(Records excerpted from a collection)

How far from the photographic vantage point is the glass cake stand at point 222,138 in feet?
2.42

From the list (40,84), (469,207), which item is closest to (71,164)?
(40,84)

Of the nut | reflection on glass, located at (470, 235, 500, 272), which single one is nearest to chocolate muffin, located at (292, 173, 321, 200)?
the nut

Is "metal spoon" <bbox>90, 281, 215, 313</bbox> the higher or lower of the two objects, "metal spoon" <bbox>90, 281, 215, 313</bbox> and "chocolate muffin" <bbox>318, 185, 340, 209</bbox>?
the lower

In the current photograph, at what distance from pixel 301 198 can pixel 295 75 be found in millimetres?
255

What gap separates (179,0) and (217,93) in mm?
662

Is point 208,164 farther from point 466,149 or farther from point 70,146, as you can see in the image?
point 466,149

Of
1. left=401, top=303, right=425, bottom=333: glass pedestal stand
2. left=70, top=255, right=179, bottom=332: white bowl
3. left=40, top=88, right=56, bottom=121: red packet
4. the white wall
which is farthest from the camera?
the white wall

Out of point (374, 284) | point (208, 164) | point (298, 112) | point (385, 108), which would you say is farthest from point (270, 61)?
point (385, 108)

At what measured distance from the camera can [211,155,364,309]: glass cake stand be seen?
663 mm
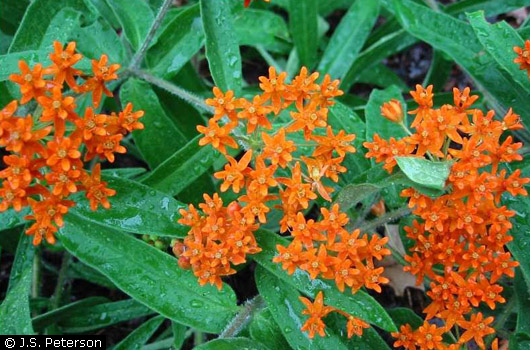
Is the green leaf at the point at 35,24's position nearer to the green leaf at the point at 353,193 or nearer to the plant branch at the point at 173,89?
the plant branch at the point at 173,89

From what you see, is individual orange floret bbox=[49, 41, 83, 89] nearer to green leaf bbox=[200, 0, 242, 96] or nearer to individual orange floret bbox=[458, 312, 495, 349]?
green leaf bbox=[200, 0, 242, 96]

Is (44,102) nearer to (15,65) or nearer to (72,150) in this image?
(72,150)

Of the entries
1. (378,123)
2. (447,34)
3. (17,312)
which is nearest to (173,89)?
(378,123)

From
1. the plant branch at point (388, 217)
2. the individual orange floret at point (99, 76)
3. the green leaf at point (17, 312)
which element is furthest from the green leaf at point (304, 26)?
the green leaf at point (17, 312)

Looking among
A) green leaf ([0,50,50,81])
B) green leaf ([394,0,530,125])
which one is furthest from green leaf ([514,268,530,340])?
green leaf ([0,50,50,81])

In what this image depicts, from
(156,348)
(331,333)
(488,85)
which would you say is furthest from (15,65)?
(488,85)

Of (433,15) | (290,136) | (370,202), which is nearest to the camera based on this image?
(370,202)
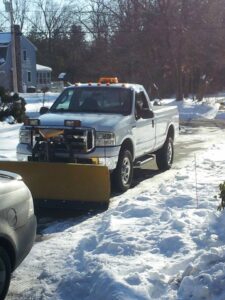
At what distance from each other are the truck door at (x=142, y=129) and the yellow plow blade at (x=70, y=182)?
7.33 feet

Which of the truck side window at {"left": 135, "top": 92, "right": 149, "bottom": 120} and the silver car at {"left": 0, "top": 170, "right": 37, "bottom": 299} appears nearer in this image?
the silver car at {"left": 0, "top": 170, "right": 37, "bottom": 299}

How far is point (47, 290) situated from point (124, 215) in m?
2.66

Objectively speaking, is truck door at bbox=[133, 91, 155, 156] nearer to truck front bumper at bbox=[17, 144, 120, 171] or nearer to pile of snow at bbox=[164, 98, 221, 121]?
truck front bumper at bbox=[17, 144, 120, 171]

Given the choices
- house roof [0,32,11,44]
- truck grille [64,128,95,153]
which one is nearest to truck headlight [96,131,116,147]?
truck grille [64,128,95,153]

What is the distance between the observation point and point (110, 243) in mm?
6301

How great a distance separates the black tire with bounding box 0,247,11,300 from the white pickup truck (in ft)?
14.7

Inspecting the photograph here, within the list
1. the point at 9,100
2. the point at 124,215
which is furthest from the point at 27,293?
the point at 9,100

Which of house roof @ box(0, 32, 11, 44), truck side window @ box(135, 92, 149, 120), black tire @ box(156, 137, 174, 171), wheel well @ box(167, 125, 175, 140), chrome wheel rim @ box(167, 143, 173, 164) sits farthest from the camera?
house roof @ box(0, 32, 11, 44)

-- Written exercise --
The records above must be printed exactly; the pictures stay out.

-- Exercise response --
How far from the photographic vantage point is the glass cake stand at point 222,138 in feet?
2.42

From the list (40,84), (469,207), which item is closest to (71,164)?
(40,84)

Of the nut | reflection on glass, located at (470, 235, 500, 272), which single one is nearest to chocolate muffin, located at (292, 173, 321, 200)?
the nut

Is "metal spoon" <bbox>90, 281, 215, 313</bbox> the higher or lower of the two objects, "metal spoon" <bbox>90, 281, 215, 313</bbox> and "chocolate muffin" <bbox>318, 185, 340, 209</bbox>?
the lower

In the current photograph, at what distance from pixel 301 198 can pixel 295 75 be found in millimetres?
255

What gap separates (179,0) and (217,93) in mm?
662

Is point 208,164 farther from point 466,149 or farther from point 70,146, as you can see in the image?
point 466,149

Of
1. left=401, top=303, right=425, bottom=333: glass pedestal stand
2. left=70, top=255, right=179, bottom=332: white bowl
3. left=40, top=88, right=56, bottom=121: red packet
4. the white wall
which is farthest from the camera?
the white wall

Out of point (374, 284) | point (208, 164) | point (298, 112) | point (385, 108), which would you say is farthest from point (270, 61)?
point (385, 108)

At what measured distance from the camera can [211,155,364,309]: glass cake stand be seen?
663 mm
Is the green leaf at the point at 35,24's position nearer to the green leaf at the point at 353,193 or nearer to the plant branch at the point at 173,89?
the plant branch at the point at 173,89

From what you see, is individual orange floret bbox=[49, 41, 83, 89] nearer to green leaf bbox=[200, 0, 242, 96] or nearer to individual orange floret bbox=[458, 312, 495, 349]?
green leaf bbox=[200, 0, 242, 96]

Is (44,102) nearer to (15,65) or nearer to (72,150) in this image?
(72,150)

Of the entries
1. (378,123)
2. (447,34)
3. (17,312)
which is nearest to (173,89)?
(378,123)

From
1. the plant branch at point (388, 217)
2. the individual orange floret at point (99, 76)
3. the green leaf at point (17, 312)
which element is furthest from the green leaf at point (304, 26)?
the green leaf at point (17, 312)

Looking among
A) green leaf ([0,50,50,81])
B) green leaf ([394,0,530,125])
which one is furthest from green leaf ([514,268,530,340])?
green leaf ([0,50,50,81])

In what this image depicts, from
(156,348)
(331,333)
(488,85)
which would you say is furthest from (15,65)?
(488,85)

Of (433,15) | (290,136) | (370,202), which is nearest to the camera based on this image?
(370,202)
At what distance from each other are the truck door at (x=142, y=129) and the yellow plow blade at (x=70, y=182)?
7.33 feet

Which of the truck side window at {"left": 135, "top": 92, "right": 149, "bottom": 120} and the silver car at {"left": 0, "top": 170, "right": 37, "bottom": 299} appears nearer in this image?
the silver car at {"left": 0, "top": 170, "right": 37, "bottom": 299}

How far is point (47, 290) situated from point (124, 215) in m?
2.66

Objectively speaking, is truck door at bbox=[133, 91, 155, 156] nearer to truck front bumper at bbox=[17, 144, 120, 171] or nearer to pile of snow at bbox=[164, 98, 221, 121]?
truck front bumper at bbox=[17, 144, 120, 171]

Given the choices
- house roof [0,32,11,44]
- truck grille [64,128,95,153]
which one is nearest to truck headlight [96,131,116,147]?
truck grille [64,128,95,153]

What is the distance between the observation point and point (110, 243) in mm?
6301

How great a distance separates the black tire with bounding box 0,247,11,300 from the white pickup truck (in ft)?
14.7

Inspecting the photograph here, within the list
1. the point at 9,100
2. the point at 124,215
which is furthest from the point at 27,293?
the point at 9,100

Which of house roof @ box(0, 32, 11, 44), truck side window @ box(135, 92, 149, 120), black tire @ box(156, 137, 174, 171), wheel well @ box(167, 125, 175, 140), chrome wheel rim @ box(167, 143, 173, 164) sits farthest from the camera?
house roof @ box(0, 32, 11, 44)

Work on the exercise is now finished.